Reply To: Mon 3 March: Ecology, History and Unequal Exchange

Start Forums Courses Current Debates and Themes in Global Environmental History Mon 3 March: Ecology, History and Unequal Exchange Reply To: Mon 3 March: Ecology, History and Unequal Exchange

Author Replies
Markus # Posted on December 18, 2014 at 14:58

Comment on Ellen Lindh’s reflection, Alf Hornborg, March 3, 2014

You point out the two things I too see as Hornborg’s greatest contribution to the debate about what global environmental history can be, namely that a world-system approach can deepen our understanding of environmental change over time, and that the nation state as the unit of analysis does not sufficiently explain environmental change. With this said, I find your point of “micro history” being lost, or forgotten, in the effort to find the “macro history” interesting and important.
I believe this to be a problem with calling our discipline “global”. Calling our discipline, and our program, “global” environmental history is of course in critique of the nation state perspective on history, encouraging us to look beyond the man-made borders in our persuit to understand environmental change. But at the same time, the word seems to me a bit ill-chosen exactly because it implies a global approach. It sounds like the history of empires and continents, with gargantuan statistics of flows and interconnections.

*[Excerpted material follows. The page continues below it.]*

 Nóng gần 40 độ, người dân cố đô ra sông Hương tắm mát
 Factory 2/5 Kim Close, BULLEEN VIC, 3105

It does not sound like the history of the particular, the “micro”.
The way I think about it, “global” in this context is exactly what Hornborg is arguing for, that is, that a fundamental understanding of environmental history is that things separated in space and time are still connected. Mining in South America has an impact on the forests in Europe, for instance. But many times when I have had to explain what it is that I am studying to someone, it has been obvious to me that the term “global” is anything but intuitive for people not familiar with the discipline of history. In their ears, it sounds like my discipline is one intent on producing histories of “the world”. I think this to be unfortunate since many people are not really interested in “world histories” at all. I think perhaps there can be other terms that are more apt. Maybe “systemic environmental history” could work since it is the (world-) systemic approach to history that we are talking about. The drawback then would be that “systemic” sound like a methodological standpoint, that this is a history of computor models and excel sheets rather than narratives. I think maybe, therefore, the best approach would be to get rid of the whole “global” thing all together and simply call our subject “environmental history”. The systemic and global nature of a history of the environment is implicit anyway.